The Australian Competition and Consumer Commission’s (ACCC) interim report has placed banks under even greater pressure as it shows that customers find it more difficult to make informed choices due to opaque pricing of discounts offered on residential mortgage. The ACCC said that the big banks' home loans are not competitive, at the same time warning about “no frills” mortgages.

The average interest rates paid for basic or “no frills” loans are usually higher than standard loans at the same bank. "We think many customers who opted for basic or no frills loans thinking they are saving money would be surprised to learn they might actually be paying more," the ABC reports ACCC chairman Rod Sims as saying.

Australia’s big four banks were the focus of the inquiry, as well as Macquarie Bank. The competition regulator found that Commonwealth Bank, ANZ, NAB, Westpac and Macquarie Bank charged existing borrowers an average of 32 basis points more than new borrowers.

The overcharging was for standard variable interest rate residential mortgages issued between July 1, 2015 and June 30, 2017. This is based on findings from the interim report of the Residential Mortgage Price Inquiry.

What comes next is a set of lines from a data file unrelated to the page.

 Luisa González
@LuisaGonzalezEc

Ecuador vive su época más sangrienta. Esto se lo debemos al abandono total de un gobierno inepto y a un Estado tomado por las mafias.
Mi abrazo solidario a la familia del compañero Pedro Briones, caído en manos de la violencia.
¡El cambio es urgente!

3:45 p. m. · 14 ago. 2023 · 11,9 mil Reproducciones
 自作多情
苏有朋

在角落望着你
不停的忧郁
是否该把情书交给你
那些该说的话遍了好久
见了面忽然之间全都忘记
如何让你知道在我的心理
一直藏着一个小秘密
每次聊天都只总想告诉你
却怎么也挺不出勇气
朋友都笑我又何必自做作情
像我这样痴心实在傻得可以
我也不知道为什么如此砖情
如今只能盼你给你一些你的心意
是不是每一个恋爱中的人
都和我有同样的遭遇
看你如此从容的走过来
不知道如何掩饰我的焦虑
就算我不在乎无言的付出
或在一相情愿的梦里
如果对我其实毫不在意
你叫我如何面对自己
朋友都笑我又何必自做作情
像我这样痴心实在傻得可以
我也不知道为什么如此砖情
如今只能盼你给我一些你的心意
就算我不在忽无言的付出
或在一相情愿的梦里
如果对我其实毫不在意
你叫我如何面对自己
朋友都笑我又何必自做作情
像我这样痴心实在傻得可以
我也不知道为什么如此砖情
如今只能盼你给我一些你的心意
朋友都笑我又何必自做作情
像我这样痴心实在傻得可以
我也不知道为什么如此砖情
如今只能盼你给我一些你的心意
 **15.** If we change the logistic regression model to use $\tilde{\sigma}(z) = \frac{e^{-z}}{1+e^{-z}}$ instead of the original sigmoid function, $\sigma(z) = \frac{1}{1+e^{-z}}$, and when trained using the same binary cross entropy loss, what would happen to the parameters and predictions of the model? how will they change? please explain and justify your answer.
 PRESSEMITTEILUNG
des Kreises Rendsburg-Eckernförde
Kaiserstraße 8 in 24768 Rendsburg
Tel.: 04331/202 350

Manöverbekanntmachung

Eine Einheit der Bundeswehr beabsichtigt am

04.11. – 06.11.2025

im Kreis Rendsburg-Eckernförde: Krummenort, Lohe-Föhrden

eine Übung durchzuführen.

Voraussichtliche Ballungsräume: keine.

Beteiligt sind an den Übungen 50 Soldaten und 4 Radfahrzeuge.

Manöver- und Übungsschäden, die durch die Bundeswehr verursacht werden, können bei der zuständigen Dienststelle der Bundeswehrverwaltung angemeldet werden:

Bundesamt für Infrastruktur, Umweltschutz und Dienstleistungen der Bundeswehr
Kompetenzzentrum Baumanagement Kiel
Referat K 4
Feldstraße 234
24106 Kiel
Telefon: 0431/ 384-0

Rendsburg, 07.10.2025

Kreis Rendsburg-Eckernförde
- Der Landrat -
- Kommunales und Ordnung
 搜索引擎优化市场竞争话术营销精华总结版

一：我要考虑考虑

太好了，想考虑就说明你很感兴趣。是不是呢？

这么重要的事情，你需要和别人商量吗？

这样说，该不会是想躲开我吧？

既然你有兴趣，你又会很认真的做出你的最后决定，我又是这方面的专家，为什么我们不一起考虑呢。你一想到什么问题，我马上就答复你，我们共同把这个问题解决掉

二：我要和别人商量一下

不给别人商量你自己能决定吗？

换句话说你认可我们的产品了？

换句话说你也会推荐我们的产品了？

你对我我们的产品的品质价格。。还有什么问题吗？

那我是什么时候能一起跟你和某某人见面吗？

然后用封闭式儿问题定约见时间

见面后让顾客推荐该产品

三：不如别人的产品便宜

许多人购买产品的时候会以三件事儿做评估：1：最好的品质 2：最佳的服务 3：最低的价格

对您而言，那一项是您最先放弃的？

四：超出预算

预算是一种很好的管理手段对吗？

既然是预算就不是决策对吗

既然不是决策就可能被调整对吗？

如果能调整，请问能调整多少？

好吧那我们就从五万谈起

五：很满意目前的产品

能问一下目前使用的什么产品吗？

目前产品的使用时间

The ACCC also said that banks seemed more interested in maintaining their current positions than offering a real choice to borrowers. Sims pointed out that they do not often see the big four banks vying to offer the lowest interest rates. The discounting by the big banks was also criticised, with claims that it lacks transparency and that it is nearly impossible for customers to obtain accurate interest rate comparisons without a great deal of effort and time.

A “large majority” of borrowers receive discounts, but they usually find it difficult to understand why lenders provide discounts. “The criteria used by different banks for determining the total discount offered to borrowers includes many factors, such as the individual borrower’s characteristics, their value or potential value to the bank, and their ability to negotiate,” the ACCC said.

All five banks provided an average discount of 78-139 basis points for variable interest rate loans during the two-year period studied by the ACCC. Sims believes that a number of Australians would likely benefit from either switching home loan lenders or threatening to leave their bank unless it reduces their mortgage. He added that it appears current customers are not being rewarded for their loyalty. The ACCC will release its final report later this year.